• [Exercise] This exercise requires every record to be repeated exactly.

Available records START

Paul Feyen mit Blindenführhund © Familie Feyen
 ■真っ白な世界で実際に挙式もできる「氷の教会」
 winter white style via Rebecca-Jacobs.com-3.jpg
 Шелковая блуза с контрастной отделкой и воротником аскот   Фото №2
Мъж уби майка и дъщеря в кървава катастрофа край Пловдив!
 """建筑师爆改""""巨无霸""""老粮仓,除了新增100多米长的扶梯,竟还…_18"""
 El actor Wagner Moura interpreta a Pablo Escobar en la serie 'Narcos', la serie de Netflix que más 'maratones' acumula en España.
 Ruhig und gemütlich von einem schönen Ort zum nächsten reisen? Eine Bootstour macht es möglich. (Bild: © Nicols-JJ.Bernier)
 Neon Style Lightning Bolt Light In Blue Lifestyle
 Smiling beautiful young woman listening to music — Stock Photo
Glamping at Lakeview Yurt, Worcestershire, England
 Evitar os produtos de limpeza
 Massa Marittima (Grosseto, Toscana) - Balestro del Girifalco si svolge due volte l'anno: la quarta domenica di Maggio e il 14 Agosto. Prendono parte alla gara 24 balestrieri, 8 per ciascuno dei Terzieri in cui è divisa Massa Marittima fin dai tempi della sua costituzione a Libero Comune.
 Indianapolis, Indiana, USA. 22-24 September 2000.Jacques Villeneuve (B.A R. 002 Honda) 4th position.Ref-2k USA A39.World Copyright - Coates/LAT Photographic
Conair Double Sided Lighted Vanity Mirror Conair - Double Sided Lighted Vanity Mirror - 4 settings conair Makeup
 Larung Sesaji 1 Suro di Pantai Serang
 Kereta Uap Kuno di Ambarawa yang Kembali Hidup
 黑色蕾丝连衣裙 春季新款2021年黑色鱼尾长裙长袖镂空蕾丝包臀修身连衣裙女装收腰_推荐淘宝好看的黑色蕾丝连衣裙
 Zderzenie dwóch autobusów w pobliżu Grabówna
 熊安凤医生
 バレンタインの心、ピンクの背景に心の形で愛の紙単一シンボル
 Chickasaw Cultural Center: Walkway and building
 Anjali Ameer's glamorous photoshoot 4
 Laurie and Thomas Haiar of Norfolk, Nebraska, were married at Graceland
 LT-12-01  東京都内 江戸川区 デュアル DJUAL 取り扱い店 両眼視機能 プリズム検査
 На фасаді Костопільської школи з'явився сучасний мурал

Available records END

• [Solution to the problem]
Paul Feyen mit Blindenführhund © Familie Feyen
 ■真っ白な世界で実際に挙式もできる「氷の教会」
 winter white style via Rebecca-Jacobs.com-3.jpg
 Шелковая блуза с контрастной отделкой и воротником аскот   Фото №2
Мъж уби майка и дъщеря в кървава катастрофа край Пловдив!
 """建筑师爆改""""巨无霸""""老粮仓,除了新增100多米长的扶梯,竟还…_18"""
 El actor Wagner Moura interpreta a Pablo Escobar en la serie 'Narcos', la serie de Netflix que más 'maratones' acumula en España.
 Ruhig und gemütlich von einem schönen Ort zum nächsten reisen? Eine Bootstour macht es möglich. (Bild: © Nicols-JJ.Bernier)
 Neon Style Lightning Bolt Light In Blue Lifestyle
 Smiling beautiful young woman listening to music — Stock Photo
Glamping at Lakeview Yurt, Worcestershire, England
 Evitar os produtos de limpeza
 Massa Marittima (Grosseto, Toscana) - Balestro del Girifalco si svolge due volte l'anno: la quarta domenica di Maggio e il 14 Agosto. Prendono parte alla gara 24 balestrieri, 8 per ciascuno dei Terzieri in cui è divisa Massa Marittima fin dai tempi della sua costituzione a Libero Comune.
 Indianapolis, Indiana, USA. 22-24 September 2000.Jacques Villeneuve (B.A R. 002 Honda) 4th position.Ref-2k USA A39.World Copyright - Coates/LAT Photographic
Conair Double Sided Lighted Vanity Mirror Conair - Double Sided Lighted Vanity Mirror - 4 settings conair Makeup
 Larung Sesaji 1 Suro di Pantai Serang
 Kereta Uap Kuno di Ambarawa yang Kembali Hidup
 黑色蕾丝连衣裙 春季新款2021年黑色鱼尾长裙长袖镂空蕾丝包臀修身连衣裙女装收腰_推荐淘宝好看的黑色蕾丝连衣裙
 Zderzenie dwóch autobusów w pobliżu Grabówna
 熊安凤医生
 バレンタインの心、ピンクの背景に心の形で愛の紙単一シンボル
 Chickasaw Cultural Center: Walkway and building
 Anjali Ameer's glamorous photoshoot 4
 Laurie and Thomas Haiar of Norfolk, Nebraska, were married at Graceland
 LT-12-01  東京都内 江戸川区 デュアル DJUAL 取り扱い店 両眼視機能 プリズム検査
 На фасаді Костопільської школи з'явився сучасний мурал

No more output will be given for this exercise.